Communications Chemistry (Oct 2024)
Machine learning analysis of a large set of homopolymers to predict glass transition temperatures
Abstract
Abstract Glass transition temperature of polymers, Tg, is an important thermophysical property, which sometimes can be difficult to measure experimentally. In this regard, data-driven machine learning approaches are important alternatives to assess Tg values, in a high-throughput way. In this study, a large dataset of more than 900 polymers with reported glass transition temperature (Tg) was assembled from various public sources in order to develop a predictive model depicting the structure-property relationships.
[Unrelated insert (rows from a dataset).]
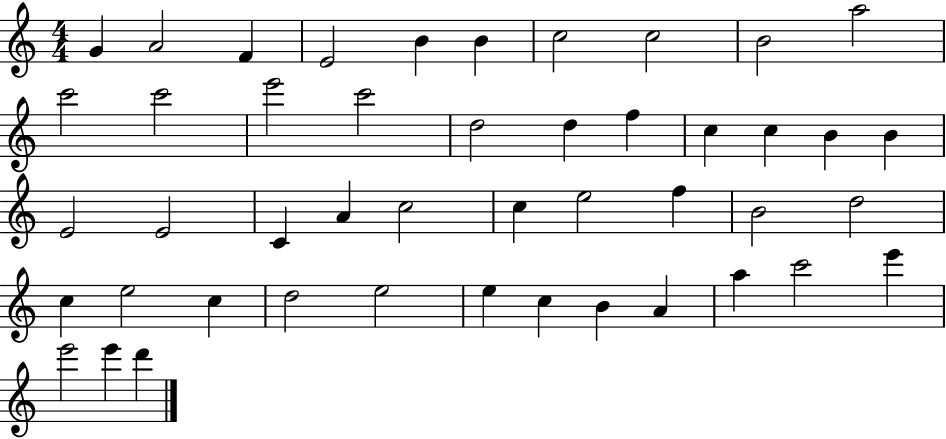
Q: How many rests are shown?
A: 0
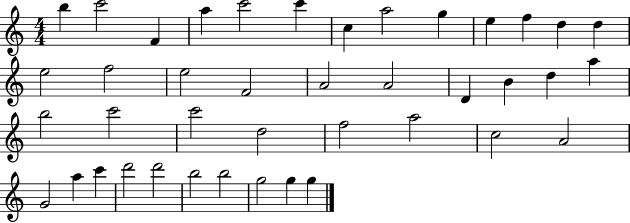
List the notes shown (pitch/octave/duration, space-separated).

B5/q C6/h F4/q A5/q C6/h C6/q C5/q A5/h G5/q E5/q F5/q D5/q D5/q E5/h F5/h E5/h F4/h A4/h A4/h D4/q B4/q D5/q A5/q B5/h C6/h C6/h D5/h F5/h A5/h C5/h A4/h G4/h A5/q C6/q D6/h D6/h B5/h B5/h G5/h G5/q G5/q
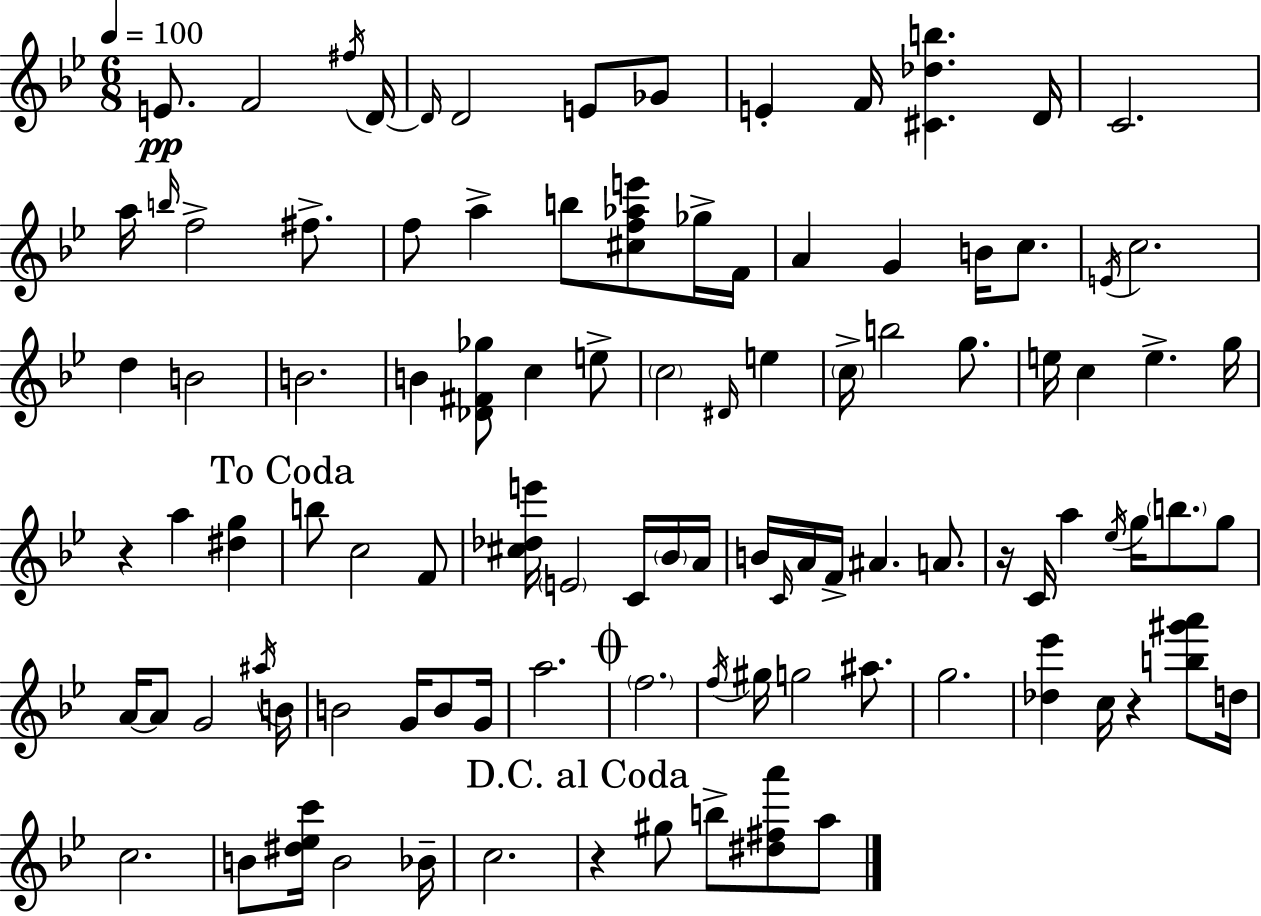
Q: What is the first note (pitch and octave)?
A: E4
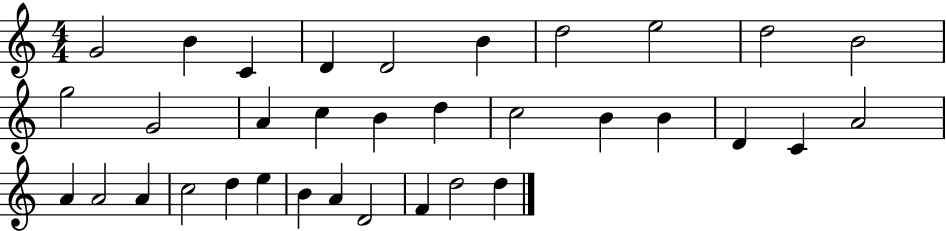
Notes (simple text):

The collected dataset was curated, explored via cluster analysis, and then split into training and test sets for validation purposes and then polymer structures characterized by molecular descriptors. To find the models, several machine learning techniques, including multiple linear regression (MLR), k-nearest neighbor (k-NN), support vector machine (SVM), random forest (RF), gaussian processes for regression (GPR), and multi-layer perceptron (MLP) were explored. As result, a model with the subset of 15 descriptors accurately predicting the glass transition temperatures was developed. The electronic effect indices were determined to be important properties that positively contribute to the Tg values. The SVM-based model showed the best performance with determination coefficients (R2) of 0.813 and 0.770, for training and test sets, respectively. Also, the SVM model showed the lowest estimation error, RMSE = 0.062. In addition, the developed structure-property model was implemented as a web app to be used as an online computational tool to design and evaluate new homopolymers with desired glass transition profiles.